Willful Loss of Plumbed Showers
Willful loss of plumbed-in assets occurs whenever plant maintenance and/or renovation activities cut off the supply of water to plumbed-in emergency equipment during continuing plant operations. In these operating circumstances, ANSI requirements are not placed on hold.
The typical response is to set up temporary facilities to address first response requirements during the disruption. Portable showers and combination showers/eyewashes are ideal temporary replacements. The products primarily intended for either hazmat or remote use are appropriate for these circumstances, although they must deliver the required outlet pressures for the full 15-minute use cycle at the prescribed sustained water temperatures. The point is that the requirements governing the availability of emergency response facilities are not minimized due to in-plant problems, changeovers, and renovation activities. This is a challenging but not insurmountable situation, given today's available product choices.

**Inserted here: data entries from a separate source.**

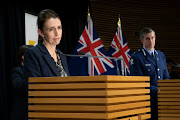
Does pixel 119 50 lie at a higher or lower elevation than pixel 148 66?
higher

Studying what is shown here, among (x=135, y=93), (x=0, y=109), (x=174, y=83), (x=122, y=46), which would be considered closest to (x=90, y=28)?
(x=122, y=46)

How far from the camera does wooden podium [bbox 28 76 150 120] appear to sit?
170 cm

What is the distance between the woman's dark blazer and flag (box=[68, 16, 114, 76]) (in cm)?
417

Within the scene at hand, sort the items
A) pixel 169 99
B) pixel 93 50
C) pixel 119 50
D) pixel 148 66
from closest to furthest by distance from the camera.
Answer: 1. pixel 169 99
2. pixel 148 66
3. pixel 93 50
4. pixel 119 50

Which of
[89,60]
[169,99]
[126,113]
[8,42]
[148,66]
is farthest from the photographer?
[89,60]

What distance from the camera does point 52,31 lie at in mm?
2320

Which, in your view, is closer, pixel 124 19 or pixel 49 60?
pixel 49 60

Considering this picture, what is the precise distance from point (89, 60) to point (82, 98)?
15.6 feet

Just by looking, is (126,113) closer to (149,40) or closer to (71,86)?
(71,86)

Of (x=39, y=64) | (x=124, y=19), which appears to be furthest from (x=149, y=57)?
(x=124, y=19)

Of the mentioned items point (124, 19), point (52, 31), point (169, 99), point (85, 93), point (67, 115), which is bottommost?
point (169, 99)

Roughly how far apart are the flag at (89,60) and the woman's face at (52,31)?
411 centimetres

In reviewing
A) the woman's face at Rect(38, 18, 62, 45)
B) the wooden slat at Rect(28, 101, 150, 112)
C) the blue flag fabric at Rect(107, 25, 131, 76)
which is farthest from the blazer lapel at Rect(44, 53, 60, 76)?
the blue flag fabric at Rect(107, 25, 131, 76)

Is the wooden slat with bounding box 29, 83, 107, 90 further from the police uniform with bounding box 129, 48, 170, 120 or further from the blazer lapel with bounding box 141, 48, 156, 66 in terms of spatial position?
the blazer lapel with bounding box 141, 48, 156, 66
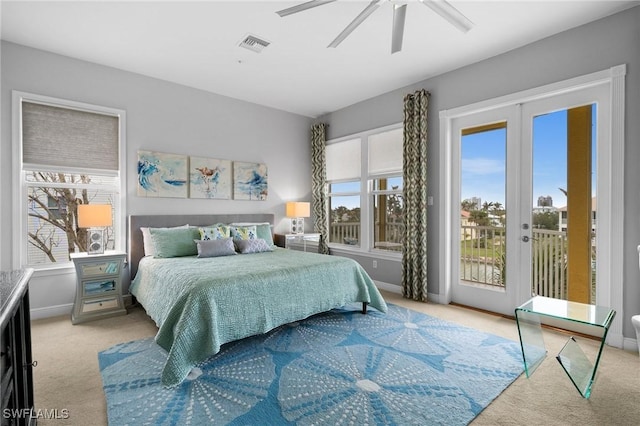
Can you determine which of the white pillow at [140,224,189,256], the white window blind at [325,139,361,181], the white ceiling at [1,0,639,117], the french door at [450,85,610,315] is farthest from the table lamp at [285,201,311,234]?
the french door at [450,85,610,315]

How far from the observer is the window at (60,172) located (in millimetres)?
3369

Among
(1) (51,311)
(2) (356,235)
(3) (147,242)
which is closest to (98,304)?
(1) (51,311)

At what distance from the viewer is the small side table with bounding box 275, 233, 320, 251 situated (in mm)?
5036

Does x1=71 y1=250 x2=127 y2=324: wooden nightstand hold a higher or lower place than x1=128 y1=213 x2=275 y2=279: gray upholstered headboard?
lower

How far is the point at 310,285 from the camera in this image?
10.0ft

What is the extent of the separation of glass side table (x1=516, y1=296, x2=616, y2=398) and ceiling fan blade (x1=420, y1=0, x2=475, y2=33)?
2172mm

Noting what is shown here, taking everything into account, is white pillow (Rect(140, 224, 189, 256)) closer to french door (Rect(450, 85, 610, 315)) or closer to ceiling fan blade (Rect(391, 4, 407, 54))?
ceiling fan blade (Rect(391, 4, 407, 54))

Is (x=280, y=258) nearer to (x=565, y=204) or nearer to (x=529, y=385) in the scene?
(x=529, y=385)

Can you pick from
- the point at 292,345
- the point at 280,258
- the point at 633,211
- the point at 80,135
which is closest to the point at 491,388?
the point at 292,345

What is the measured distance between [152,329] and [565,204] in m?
4.24

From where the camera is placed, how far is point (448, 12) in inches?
92.1

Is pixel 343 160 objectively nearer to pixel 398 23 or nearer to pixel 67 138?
pixel 398 23

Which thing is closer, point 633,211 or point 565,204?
point 633,211

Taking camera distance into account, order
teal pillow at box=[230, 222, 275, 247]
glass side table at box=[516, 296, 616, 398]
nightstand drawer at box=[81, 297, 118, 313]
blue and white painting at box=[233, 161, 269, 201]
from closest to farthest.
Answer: glass side table at box=[516, 296, 616, 398]
nightstand drawer at box=[81, 297, 118, 313]
teal pillow at box=[230, 222, 275, 247]
blue and white painting at box=[233, 161, 269, 201]
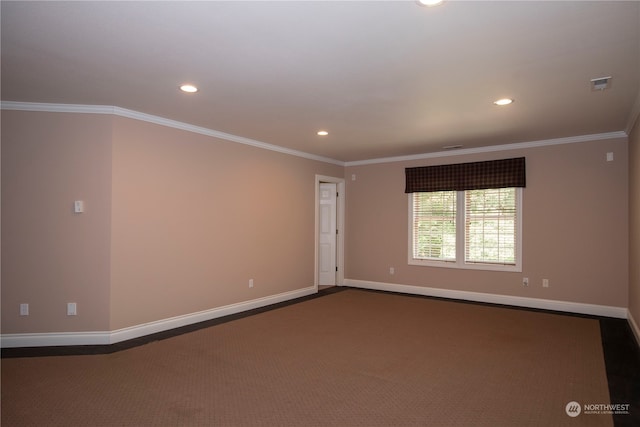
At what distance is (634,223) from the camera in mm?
4543

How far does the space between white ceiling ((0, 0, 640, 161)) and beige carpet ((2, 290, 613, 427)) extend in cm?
239

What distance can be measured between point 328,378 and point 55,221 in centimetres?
308

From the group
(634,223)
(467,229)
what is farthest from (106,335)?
(634,223)

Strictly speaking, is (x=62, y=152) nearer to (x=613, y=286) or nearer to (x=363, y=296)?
(x=363, y=296)

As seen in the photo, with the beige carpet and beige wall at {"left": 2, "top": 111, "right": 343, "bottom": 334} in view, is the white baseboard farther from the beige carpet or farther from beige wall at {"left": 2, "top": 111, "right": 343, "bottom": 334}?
the beige carpet

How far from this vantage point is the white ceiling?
2.30m

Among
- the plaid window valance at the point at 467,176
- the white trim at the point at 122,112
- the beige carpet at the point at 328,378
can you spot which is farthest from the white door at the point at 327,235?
the beige carpet at the point at 328,378

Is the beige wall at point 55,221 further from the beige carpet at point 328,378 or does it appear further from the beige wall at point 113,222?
the beige carpet at point 328,378

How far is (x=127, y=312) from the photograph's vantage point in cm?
433

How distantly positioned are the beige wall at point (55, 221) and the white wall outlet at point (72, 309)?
0.04 m

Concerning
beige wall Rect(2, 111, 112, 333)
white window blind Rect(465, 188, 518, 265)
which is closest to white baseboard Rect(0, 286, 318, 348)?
beige wall Rect(2, 111, 112, 333)

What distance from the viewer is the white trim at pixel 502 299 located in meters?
5.35

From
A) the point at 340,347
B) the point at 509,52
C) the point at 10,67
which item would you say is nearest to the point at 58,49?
the point at 10,67

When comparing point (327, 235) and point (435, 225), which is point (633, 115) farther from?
point (327, 235)
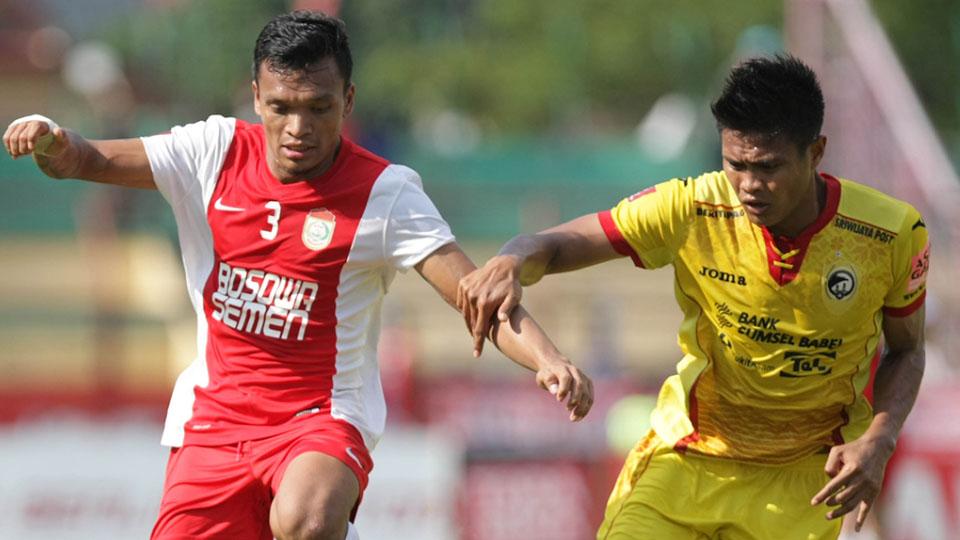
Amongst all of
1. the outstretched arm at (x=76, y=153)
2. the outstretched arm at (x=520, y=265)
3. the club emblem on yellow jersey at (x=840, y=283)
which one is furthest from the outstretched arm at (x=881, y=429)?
the outstretched arm at (x=76, y=153)

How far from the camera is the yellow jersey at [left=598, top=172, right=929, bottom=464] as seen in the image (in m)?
5.43

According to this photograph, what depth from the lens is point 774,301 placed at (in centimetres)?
547

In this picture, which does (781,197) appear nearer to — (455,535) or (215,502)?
(215,502)

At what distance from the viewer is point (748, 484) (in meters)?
5.63

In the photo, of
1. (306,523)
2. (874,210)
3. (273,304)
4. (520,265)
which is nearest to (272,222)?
(273,304)

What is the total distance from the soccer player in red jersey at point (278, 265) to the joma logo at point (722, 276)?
2.71ft

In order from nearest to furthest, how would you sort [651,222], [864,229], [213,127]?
[864,229]
[651,222]
[213,127]

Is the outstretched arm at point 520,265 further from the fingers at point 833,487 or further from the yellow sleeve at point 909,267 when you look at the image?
the fingers at point 833,487

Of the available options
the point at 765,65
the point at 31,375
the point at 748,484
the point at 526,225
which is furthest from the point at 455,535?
the point at 526,225

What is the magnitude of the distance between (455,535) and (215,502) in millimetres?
6053

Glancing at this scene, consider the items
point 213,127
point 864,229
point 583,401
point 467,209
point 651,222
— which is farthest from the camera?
point 467,209

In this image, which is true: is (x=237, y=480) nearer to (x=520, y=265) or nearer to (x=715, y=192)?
(x=520, y=265)

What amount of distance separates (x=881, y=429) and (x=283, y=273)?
214 centimetres

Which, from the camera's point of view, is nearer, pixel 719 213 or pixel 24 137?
pixel 24 137
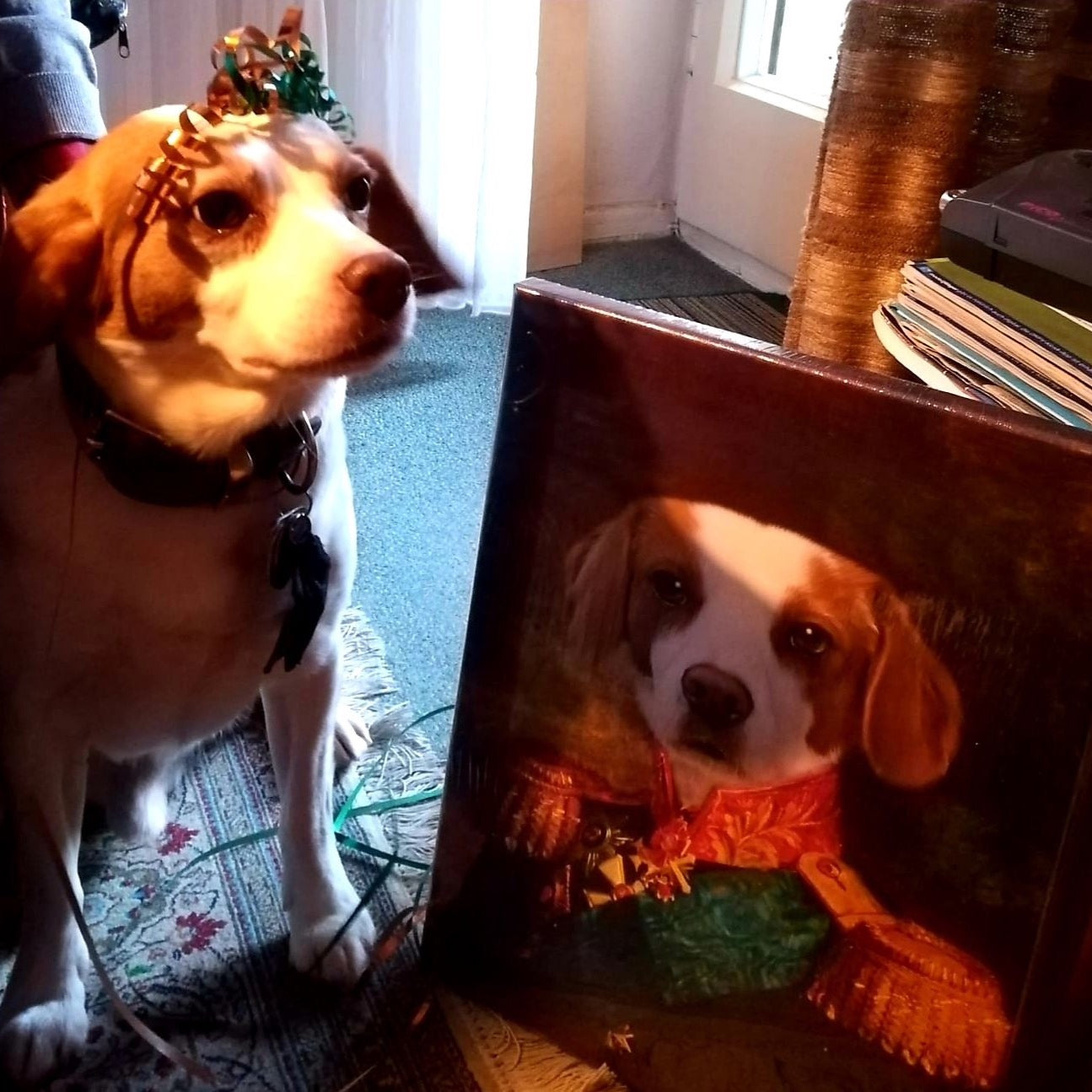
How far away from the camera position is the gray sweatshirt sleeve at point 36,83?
2.99ft

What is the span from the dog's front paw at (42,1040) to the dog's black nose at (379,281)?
59cm

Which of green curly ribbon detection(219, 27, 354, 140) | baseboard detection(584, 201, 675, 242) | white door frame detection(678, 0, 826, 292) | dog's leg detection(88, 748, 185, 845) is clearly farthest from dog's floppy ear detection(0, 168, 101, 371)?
baseboard detection(584, 201, 675, 242)

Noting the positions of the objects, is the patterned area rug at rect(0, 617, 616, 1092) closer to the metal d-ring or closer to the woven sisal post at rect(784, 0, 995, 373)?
the metal d-ring

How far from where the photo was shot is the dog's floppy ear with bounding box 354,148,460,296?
889 mm

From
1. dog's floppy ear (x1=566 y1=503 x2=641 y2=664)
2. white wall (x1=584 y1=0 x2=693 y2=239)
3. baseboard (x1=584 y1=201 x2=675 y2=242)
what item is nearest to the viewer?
dog's floppy ear (x1=566 y1=503 x2=641 y2=664)

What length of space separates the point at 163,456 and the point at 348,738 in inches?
20.7

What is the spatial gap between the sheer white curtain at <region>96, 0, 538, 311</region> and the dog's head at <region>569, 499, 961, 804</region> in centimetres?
125

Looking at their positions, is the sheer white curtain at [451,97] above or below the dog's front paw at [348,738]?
above

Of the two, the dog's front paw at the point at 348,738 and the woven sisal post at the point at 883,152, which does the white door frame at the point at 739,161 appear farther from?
the dog's front paw at the point at 348,738

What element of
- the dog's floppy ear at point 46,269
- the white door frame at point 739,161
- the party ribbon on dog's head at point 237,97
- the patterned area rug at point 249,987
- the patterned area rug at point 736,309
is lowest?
the patterned area rug at point 249,987

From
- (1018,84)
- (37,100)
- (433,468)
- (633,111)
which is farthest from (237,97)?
(633,111)

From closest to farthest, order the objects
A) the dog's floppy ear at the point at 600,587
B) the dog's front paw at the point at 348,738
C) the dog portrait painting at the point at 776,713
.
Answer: the dog portrait painting at the point at 776,713
the dog's floppy ear at the point at 600,587
the dog's front paw at the point at 348,738

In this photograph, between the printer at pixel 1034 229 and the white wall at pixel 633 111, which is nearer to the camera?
the printer at pixel 1034 229

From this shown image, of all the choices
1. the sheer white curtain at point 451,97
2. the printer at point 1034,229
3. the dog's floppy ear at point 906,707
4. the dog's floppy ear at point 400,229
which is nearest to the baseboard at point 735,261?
the sheer white curtain at point 451,97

We should also mention that ANSI Z358.1's maintenance, testing, and employee training requirements are also not affected by whether an emergency shower is a permanent or temporary installation. So employees must be adequately trained on the location and use of those temporary emergency equipment installations that replace plumbed-in assets during construction or renovation.
Bad News and Good, Too
While the "bad news" for emergency preparedness is that the universe of possible scenarios, locations, and hazardous materials has infinitely increased in the past few years, the "good news" is that products are available to materially assist in addressing these more complex challenges.
With proper planning, including recognition of the increased specificity built into the latest update of ANSI Z358.1 and a clear knowledge of the combinations of products available to answer your precise needs, it can still be relatively simple!
This article appeared in the April 2005 issue of Occupational Health & Safety.